____ Text shown

The Blackwits are in the air, flying north and I can't follow, the are out of my range. What am I going to do now...?



....now I can't go chasing Blackwits....

Sunday, 28 April 2013

The John Peel Express....

WARNING: This story starts in my bedroom when I was in my mid-teens.

You might think what on earth the following preamble has to do with birds and the photographing of birds (absolutely nothing truth be told) but stay with it, it sets the scene and I can't seperate it from what hapenned later that day....

On my bedside table was a white Bush radio alarm clock. As well as setting an alarm you could use a function called "sleep" to set the radio to play for either 59 minutes or 1 hour 59 minutes (why not one or two hours? I used to think, but this is not important to the story).

On a Sunday evening I would set this function to the maximum time and drift off to sleep listening to (nearly) two hours of John Peel playing wierd and wonderful music from all over the world. It is where I first heard bands that came to define and shape my musical taste, attitude and sometimes my hairstyle (and looking back at some of those haircuts, not always in a good way!). Via Peel I was introduced to Nirvana, Half Man Half Biscuit and my favourite band in the world to this day, the incomparable Teenage Fanclub.



I'd adjust the volume so I didn't disturb my sister across the landing then hit the lightswitch at around 11pm plunge the room into darkness leaving just the glowing red of the clock's LED display, the music and the understated enthusiasm of  the greatest DJ ever.

I loved this show, it made Sunday night cool, it didn't matter that it was the pre-cursor to a Monday morning return to school. Great music, great banter.

When I graduated from Uni in 2001 John Peel was the celebrity guest on hand to dish out the certificates at the ceremony and I got so look him in the eye and shake his hand. That was cool.

I remember the shock and sadness I felt when I found out he had died. I had listened to him so much over so many years that it was just weird that he wasn't on the radio anymore.



For me John Peel will forever be associated with good things and good times. I see or hear anything to do with him and it reminds me of those alarm clock days and nights and a good feeling follows.

Fast forward to 2013. It is a Sunday evening, I am off on Monday and I plan on spending all of the day out on the Patch looking for Wheatears and any other migrants that have dropped in.

________

Reproduce everything in the blog post above from "Fast forward to" down to "have dropped in.", word for word. The lines after this point are separate material and are not part of the blog post above.

____ Collected data

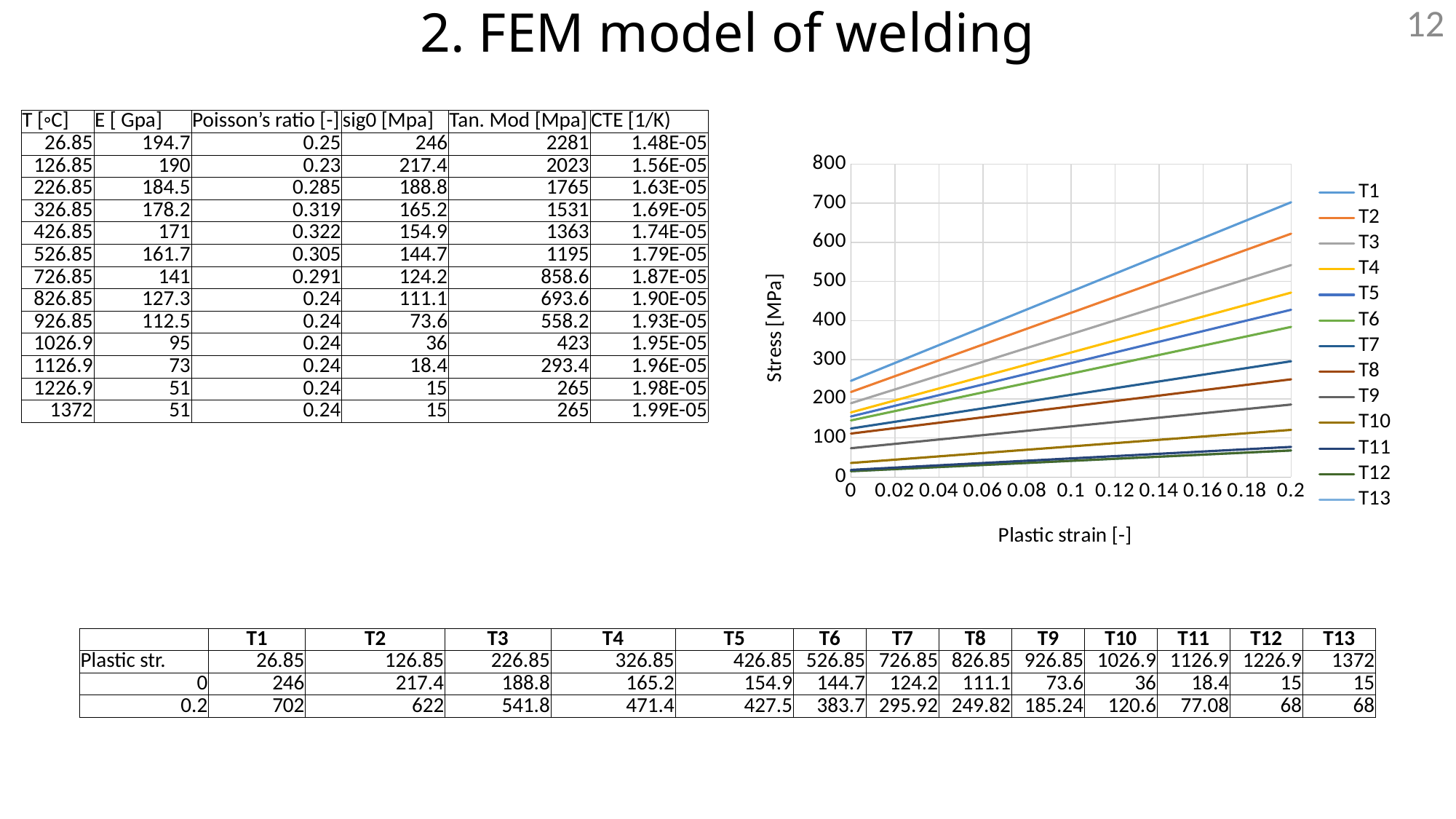
Is the stress for T9 at a plastic strain of 0.2 greater or less than 200? less Which series has the highest stress at a plastic strain of 0.2? T1 What is the difference between the stress of T1 and T2 at a plastic strain of 0.2? 80 At a plastic strain of 0.2, which series has the larger stress, T3 or T4? T3 What is the stress for series T5 at a plastic strain of 0? 154.9 What kind of chart is shown on the slide? line chart What is the label of the chart's horizontal axis? Plastic strain [-] Do the stress values rise or fall as plastic strain increases along the x axis? rise What is the label of the chart's vertical axis? Stress [MPa] How many series does the chart legend list? 13 Is the stress for T1 at a plastic strain of 0.2 greater or less than 600? greater What is the stress for series T1 at a plastic strain of 0.2? 702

________

Response to the task:
Fast forward to 2013. It is a Sunday evening, I am off on Monday and I plan on spending all of the day out on the Patch looking for Wheatears and any other migrants that have dropped in.